The most useful part of the June 24 announcement is not the audience, it is the timing. OSHA’s calendar also lists Safe + Sound Week for Aug. 10-16, and the agency’s own guidance makes clear that employers are responsible for keeping workplaces free from recognized hazards. In a Dollar General store, that means the basics that tend to slip when a team is short-handed or rushing a truck: clear exits, stacked freight kept under control, chemical storage, ladder use, slip and trip hazards, and a clear process for calling out danger before someone gets hurt.

OSHA’s walking-working-surfaces standard puts that expectation in plain terms.
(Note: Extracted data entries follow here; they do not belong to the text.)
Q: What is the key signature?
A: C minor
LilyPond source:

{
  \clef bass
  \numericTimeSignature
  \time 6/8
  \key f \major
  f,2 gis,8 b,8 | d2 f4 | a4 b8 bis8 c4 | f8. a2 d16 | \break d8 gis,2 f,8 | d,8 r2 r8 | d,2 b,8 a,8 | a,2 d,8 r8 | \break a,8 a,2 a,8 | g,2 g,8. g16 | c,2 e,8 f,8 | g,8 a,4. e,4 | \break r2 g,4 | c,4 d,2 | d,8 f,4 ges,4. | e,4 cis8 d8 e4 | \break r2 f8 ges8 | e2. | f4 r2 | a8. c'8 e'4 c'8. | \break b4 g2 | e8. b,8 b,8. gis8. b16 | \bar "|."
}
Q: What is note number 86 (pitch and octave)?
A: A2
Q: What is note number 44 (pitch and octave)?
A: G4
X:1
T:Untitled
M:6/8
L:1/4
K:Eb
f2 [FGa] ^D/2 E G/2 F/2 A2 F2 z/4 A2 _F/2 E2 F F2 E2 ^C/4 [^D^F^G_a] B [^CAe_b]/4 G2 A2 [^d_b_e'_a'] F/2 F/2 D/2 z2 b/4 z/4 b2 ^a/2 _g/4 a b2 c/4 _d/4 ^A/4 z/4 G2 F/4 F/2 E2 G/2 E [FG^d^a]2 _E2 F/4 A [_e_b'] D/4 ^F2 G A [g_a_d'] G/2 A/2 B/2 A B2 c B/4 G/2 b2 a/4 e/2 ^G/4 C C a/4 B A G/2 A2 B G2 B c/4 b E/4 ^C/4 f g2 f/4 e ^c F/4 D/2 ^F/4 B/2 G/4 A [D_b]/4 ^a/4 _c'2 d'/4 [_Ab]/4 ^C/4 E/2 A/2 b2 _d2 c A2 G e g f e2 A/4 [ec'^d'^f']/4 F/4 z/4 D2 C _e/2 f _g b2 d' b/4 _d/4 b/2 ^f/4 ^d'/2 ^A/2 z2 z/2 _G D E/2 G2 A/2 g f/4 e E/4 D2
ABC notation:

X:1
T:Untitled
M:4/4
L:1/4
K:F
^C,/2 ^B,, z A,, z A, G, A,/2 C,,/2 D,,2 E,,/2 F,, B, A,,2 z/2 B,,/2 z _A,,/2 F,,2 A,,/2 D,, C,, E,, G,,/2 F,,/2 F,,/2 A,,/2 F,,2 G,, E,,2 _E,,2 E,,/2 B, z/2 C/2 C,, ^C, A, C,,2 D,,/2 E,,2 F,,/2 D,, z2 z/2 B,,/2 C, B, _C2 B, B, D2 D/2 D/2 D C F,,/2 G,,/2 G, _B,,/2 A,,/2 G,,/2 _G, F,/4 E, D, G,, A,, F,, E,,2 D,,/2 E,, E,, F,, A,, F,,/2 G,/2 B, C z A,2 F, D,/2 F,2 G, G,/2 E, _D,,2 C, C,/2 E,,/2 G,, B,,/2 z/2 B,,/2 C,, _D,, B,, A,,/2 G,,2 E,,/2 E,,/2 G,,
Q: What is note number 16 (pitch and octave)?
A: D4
Passageways, storerooms, and walking-working surfaces must be kept clean, orderly, and sanitary, and hazardous conditions have to be corrected or guarded before an employee uses the surface again. That is not abstract language for a discount retailer with crowded stockrooms and narrow aisles. It is the rule that separates routine housekeeping from a fall, a blocked exit, or a worker stepping around a spill with a box in hand.

The numbers show why the reminder matters now. Employers reported 2.5 million injury and illness cases in private industry in 2024, and falls, slips, and trips accounted for 479,480 days-away-from-work cases and 844 fatal work injuries across all sectors. OSHA says warehouses and similar operations face hazards tied to material handling, hazardous chemicals, slip and trip falls, and musculoskeletal strain from lifting and lowering, all of which map closely to the back-room work that runs through many Dollar General stores.

That is especially relevant at Dollar General’s scale. The company said in its 2025 annual report that it had about 194,200 full-time and part-time employees as of Feb. 28, 2025, and 20,594 stores as of Jan. 31, 2025. A small change in how a district handles safety talks, reporting, or supervisor coaching can therefore affect tens of thousands of daily tasks across rural and suburban stores.

The company already has recent enforcement history that makes the summer reminder harder to dismiss. On July 11, 2024, OSHA announced a corporate-wide settlement with Dollar General and its retail subsidiaries that required significant safety improvements in stores nationwide and imposed a $12 million penalty. The agreement required certain hazards to be corrected generally within 48 hours, with penalties of $100,000 per day of violation, up to $500,000, if the company failed to comply. For store managers, the practical test is whether the next safety conversation is treated as paperwork or as a routine that keeps a busy store from turning into the next citation.